What does? Setting the affinity for wifi? 4.19.88 below.

$ uname -a
Linux nighthawk 4.19.88 #0 SMP Fri Dec 20 09:10:22 2019 armv7l GNU/Linux
$ cat /proc/interrupts
---snip---
 45:   37202094          0   PCI-MSI 524288 Edge      ath10k_pci
 46:   15512040          0   PCI-MSI 134742016 Edge      ath10k_pci
---snip---

$ echo 2 > /proc/irq/45/smp_affinity
ash: write error: Invalid argument

As I said , it all works in 19.07 which is 4.14.

Odd... wonder what's changed then, that seems like a minor flaw in 4.19 unless it's done for a reason.
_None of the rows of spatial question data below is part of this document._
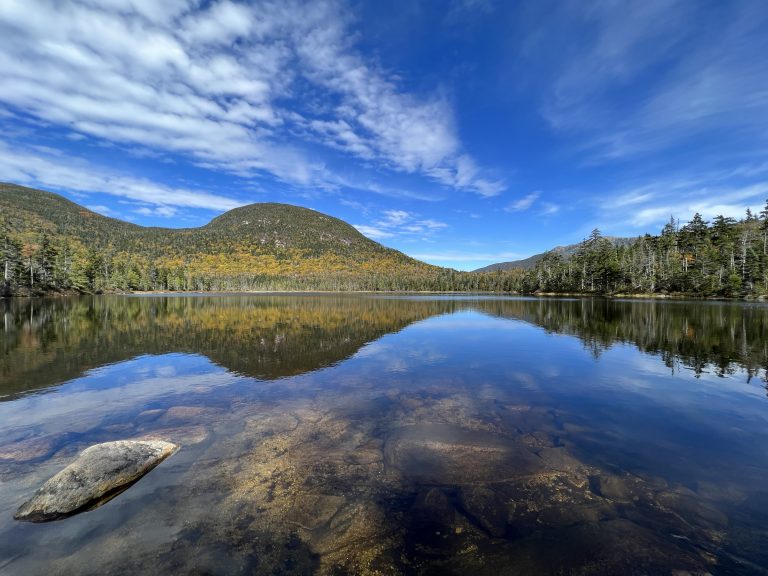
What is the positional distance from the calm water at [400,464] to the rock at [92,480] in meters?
0.30

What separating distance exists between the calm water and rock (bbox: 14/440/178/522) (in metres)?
0.30

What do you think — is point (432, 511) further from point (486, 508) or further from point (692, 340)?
point (692, 340)

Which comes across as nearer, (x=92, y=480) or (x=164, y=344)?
(x=92, y=480)

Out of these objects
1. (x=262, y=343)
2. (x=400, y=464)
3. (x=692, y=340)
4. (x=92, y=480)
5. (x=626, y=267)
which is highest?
(x=626, y=267)

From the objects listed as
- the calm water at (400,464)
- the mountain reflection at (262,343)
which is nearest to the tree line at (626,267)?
the mountain reflection at (262,343)

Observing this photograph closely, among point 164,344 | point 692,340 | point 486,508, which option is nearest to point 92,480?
point 486,508

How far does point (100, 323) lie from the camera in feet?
137

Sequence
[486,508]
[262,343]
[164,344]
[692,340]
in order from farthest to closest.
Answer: [692,340], [262,343], [164,344], [486,508]

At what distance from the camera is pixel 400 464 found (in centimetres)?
999

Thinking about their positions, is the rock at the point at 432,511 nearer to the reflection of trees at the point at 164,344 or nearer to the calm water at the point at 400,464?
the calm water at the point at 400,464

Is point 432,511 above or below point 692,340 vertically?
below

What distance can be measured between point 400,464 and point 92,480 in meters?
7.44

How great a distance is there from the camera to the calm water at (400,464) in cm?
655

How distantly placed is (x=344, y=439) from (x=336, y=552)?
5127 millimetres
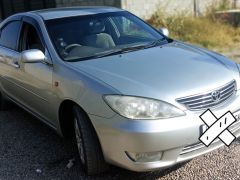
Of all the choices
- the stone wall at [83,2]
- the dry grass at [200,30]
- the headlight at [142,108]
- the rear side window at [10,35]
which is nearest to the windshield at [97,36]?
the rear side window at [10,35]

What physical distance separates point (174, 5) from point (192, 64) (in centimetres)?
846

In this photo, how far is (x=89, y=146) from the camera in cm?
380

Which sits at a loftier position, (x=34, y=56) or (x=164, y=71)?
(x=34, y=56)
@locojohn @perceival @RainGater

Can you guys please confirm that in order to get that performance improvement for 4.14 you put this in the local startup:
for FILE in /sys/class/net/*; do echo 3 > $FILE"/queues/rx-0/rps_cpus"; echo 3 > $FILE"/queues/tx-0/xps_cpus"; done

for 4.19 this:
for FILE in /sys/class/net/*; do [ -f "$FILE/queues/rx-0/rps_cpus" ] && echo 3 > $FILE"/queues/rx-0/rps_cpus"; [ -f "$FILE/queues/tx-0/xps_cpus" ] && echo 3 > $FILE"/queues/tx-0/xps_cpus"; done

thank you

See that post: Build for Netgear R7800
It's universal and is going to work with both kernels.

2 Likes

The L2 fix and new cpufreq driver are approved and waiting to be merged

3 Likes

Seems to be wrong, I also do not see them on K4.19 master builds. Instead, wifi seems to be on 45 and 46, as mentioned in posts below. But changing assignment for 45 and 46 is not allowed for some reason. Do not know why 28 and 29 were in Kong builds (I only recently started using CLI and learning/checking about what does what, before it was just copy in forum, paste in Luci, so I do not have more info).

For me this is currently mostly playing and exploring, as, it seems, R7800 is more or less able to handle my not-so-fast line speed even with SQM cake on. However, I have not yet compared if irqbalance maybe gave some noticeable improvements. Lately the router throughput seems better to me, but this may as well be just some improvements gained from moving to master branch (?). I will compare throughly one day (this or next week) and then give feedback. So far though seems that I might have to agree, that these are actually only small tweaks and improvements and do not actually change much.

What would you say, does it make sense to keep these in rc.local? I'm wondering if there really is any measureable improvement from just setting lower priority for two processes?

Those processes are competing for CPU with dnsmasq, stubby, hostapd, and the likes so it does make sense to lower their priorities.